INCENDIE RUE DE LA BOUCHERIE

18/02/2018

Le samedi 17 février 2018, un incendie a éclaté au 40 rue de la Boucherie. Il s'étendit rapidement, par les charpentes des toits, aux 42, 44 et 46, vers la place de la Motte ; l'immeuble du 38 fut peu touché et le 36, la Maison Traditionnelle de la Boucherie, ne le fut que par des entrées d'eau, des précautions ont dû bien sûr être prises ; le 37, de l'autre côté de la rue, a aussi un peu souffert ; bref, ce sont sept immeubles qui ont été peu ou prou concernés.

Incendie 17-2-18Parmi les quatre immeubles les plus touchés (tous, bien sûr, en pans de bois et torchis), une des façades fait ventre, toutes les toitures n'existent plus ; les risques d'effondrement sont grands, la démolition est inévitable. Les maisons du 44 et du 46 étaient inscrites à l'inventaire supplémentaire des Monuments Historiques.

Les habitants du quartier ont été évacués, quelques personnes devront être relogées.

L'édifice où a pris l'incendie appartiendrait à une personne résidant aux États-Unis. Il y a plusieurs mois, un collectif nommé ''Sherwood'' avait illégalement occupé les lieux. Ces Incendie 17-2-18personnes avaient été expulsé, les accès à l'immeuble sécurisés... par des panneaux en contreplaqué cloués ! Peu de jours avant l'incendie, les voisins avaient constaté un retour des squatteurs, avec consommation d'alcool et drogue. La police mène une enquête pour déterminer l'origine, accidentelle ou volontaire, du sinistre.

Apparemment, parmi les squatteurs, on déplore un mort. Deux autre, intoxiqués par les fumées, ont été hospitalisés ; deux autres encore auraient réussi à s'enfuir en sautant par une fenêtre du premier étage.
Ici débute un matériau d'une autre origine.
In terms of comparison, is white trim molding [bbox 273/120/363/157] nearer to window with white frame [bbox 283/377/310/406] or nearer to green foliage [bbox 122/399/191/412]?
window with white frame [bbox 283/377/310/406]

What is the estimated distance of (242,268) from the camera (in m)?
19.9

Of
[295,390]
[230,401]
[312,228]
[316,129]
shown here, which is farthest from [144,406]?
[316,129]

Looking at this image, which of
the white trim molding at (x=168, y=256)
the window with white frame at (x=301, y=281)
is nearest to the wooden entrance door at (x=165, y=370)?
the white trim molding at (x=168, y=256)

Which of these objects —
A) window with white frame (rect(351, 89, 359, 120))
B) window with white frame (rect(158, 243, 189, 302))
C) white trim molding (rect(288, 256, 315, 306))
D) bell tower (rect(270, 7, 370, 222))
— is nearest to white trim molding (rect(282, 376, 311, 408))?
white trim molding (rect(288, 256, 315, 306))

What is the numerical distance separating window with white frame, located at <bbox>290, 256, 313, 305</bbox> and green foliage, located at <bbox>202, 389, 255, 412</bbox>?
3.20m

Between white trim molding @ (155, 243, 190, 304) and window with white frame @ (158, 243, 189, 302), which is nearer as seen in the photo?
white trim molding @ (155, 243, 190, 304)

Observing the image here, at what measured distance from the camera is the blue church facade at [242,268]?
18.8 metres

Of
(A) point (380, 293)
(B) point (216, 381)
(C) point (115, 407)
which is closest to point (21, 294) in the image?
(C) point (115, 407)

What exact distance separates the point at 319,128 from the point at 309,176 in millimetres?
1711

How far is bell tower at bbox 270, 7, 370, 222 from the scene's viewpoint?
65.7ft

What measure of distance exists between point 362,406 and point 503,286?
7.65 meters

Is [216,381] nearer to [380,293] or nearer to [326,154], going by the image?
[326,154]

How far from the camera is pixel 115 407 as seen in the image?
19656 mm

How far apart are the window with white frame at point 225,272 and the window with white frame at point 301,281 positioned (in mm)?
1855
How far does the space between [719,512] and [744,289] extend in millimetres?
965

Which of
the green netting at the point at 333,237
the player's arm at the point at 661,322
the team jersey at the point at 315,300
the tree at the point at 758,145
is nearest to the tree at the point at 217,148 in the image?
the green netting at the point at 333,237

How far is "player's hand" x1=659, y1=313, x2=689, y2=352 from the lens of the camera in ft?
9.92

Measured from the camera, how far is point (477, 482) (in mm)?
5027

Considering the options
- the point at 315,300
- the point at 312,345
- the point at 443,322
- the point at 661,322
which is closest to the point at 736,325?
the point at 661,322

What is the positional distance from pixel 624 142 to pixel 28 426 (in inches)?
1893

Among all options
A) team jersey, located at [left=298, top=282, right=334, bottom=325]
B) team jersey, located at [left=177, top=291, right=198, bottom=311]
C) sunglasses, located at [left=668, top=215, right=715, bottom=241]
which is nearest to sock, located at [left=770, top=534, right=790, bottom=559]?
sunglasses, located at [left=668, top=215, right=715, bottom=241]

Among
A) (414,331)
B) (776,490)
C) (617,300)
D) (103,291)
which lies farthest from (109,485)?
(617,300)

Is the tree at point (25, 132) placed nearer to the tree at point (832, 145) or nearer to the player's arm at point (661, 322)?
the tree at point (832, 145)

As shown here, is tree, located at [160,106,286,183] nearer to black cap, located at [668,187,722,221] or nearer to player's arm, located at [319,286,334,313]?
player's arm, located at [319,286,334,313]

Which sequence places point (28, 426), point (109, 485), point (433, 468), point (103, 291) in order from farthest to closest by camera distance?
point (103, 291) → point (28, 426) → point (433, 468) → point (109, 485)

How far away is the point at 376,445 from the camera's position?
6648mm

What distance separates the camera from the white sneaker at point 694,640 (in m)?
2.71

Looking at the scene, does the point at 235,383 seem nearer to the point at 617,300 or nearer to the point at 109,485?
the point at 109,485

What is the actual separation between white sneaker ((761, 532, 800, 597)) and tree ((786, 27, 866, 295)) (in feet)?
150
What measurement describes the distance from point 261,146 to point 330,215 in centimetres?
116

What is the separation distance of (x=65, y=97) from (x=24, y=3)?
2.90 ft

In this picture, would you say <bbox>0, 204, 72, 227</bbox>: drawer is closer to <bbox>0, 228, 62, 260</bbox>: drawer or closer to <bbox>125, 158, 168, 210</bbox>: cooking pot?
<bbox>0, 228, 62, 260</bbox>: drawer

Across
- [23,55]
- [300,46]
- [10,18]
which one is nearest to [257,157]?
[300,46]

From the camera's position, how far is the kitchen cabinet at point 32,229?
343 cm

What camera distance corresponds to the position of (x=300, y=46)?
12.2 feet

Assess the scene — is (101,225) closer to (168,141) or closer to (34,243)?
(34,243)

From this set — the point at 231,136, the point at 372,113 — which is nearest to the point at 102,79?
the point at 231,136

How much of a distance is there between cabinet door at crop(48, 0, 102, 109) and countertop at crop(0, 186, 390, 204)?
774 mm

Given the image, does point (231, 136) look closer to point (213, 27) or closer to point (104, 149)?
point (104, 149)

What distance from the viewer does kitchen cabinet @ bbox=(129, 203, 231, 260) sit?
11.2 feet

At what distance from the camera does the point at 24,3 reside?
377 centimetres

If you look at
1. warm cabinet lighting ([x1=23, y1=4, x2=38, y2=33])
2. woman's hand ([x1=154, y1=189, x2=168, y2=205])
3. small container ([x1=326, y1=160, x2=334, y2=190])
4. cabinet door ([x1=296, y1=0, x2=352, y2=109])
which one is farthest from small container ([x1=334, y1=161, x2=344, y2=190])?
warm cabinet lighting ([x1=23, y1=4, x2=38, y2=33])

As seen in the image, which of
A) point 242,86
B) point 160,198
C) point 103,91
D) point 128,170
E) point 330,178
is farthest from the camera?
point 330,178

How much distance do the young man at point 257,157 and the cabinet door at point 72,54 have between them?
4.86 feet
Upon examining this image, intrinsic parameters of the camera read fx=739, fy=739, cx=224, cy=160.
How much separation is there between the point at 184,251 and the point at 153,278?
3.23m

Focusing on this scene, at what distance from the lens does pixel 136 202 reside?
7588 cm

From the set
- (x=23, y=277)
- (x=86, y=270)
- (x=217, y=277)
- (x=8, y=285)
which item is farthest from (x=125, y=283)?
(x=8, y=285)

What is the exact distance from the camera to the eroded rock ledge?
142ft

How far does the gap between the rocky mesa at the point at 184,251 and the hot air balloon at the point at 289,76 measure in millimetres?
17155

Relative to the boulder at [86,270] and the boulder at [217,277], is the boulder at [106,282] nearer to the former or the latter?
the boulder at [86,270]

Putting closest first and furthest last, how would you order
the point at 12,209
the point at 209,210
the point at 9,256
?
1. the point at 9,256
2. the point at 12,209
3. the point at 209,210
Le mal est fait : la rue de la Boucherie ne sera plus celle que nous avons connue. Depuis longtemps, nous déplorions publiquement la présence de ce squat ; nous avions même alerté la mairie par courriel et lors de réunions officielles.

Et le Cercle de l'Union et Turgot, lui aussi protégé au titre des Monuments Historique, est lui aussi squatté.

 

 

VALORISATIONS DIVERSES

02/02/18

C'est fait pour la villa gallo-romaine de Sainte-Claire : l'office de tourisme a organisé les premières visites ; ces vestiges, conservés dans les sous-sols du lycée Renoir, ont été dégagés dans les années 1960 ; RVL avait demandé en 2015 leur valorisation pour le tourisme. Dès la première visite, le succès était au rendez-vous : 18 participants pour 20 places. Nous nous réjouissons de tout ceci.

C'est presque fait pour les vestiges archéologiques de la rue de la Courtine : le conseil municipal a voté, dans sa séance du 31 janvier 2018, la mise en place de grille d'aération. Nous avions visités le 10 octobre 2017 ce site, étant inquiets pour la préservation des importants éléments, trouvés en 2012 et conservés depuis dans ce lieu clos. Lors de la discussion, M Vedelago, conservateur des Monuments Historiques, et Mme Mousset, Directrice du Service Régional de l'Archéologie à l'antenne de la DRAC de Limoges, avaient proposé cette solution. Nous avions appuyé cette proposition. Là encore, nous sommes heureux de cette décision : nous attendons la concrétisation.

C'est fait pour la salle Louis-Longequeue, à la mairie. La cérémonie des vœux du maire, le 25 janvier 2018, servit d'inauguration de cette salle rénovée : finies les tapisseries murales sales, les fenêtres délabrées, les peintures plus que défraîchies. La salle a pris un aspect plaisant, pimpant. Nous nous en réjouissons.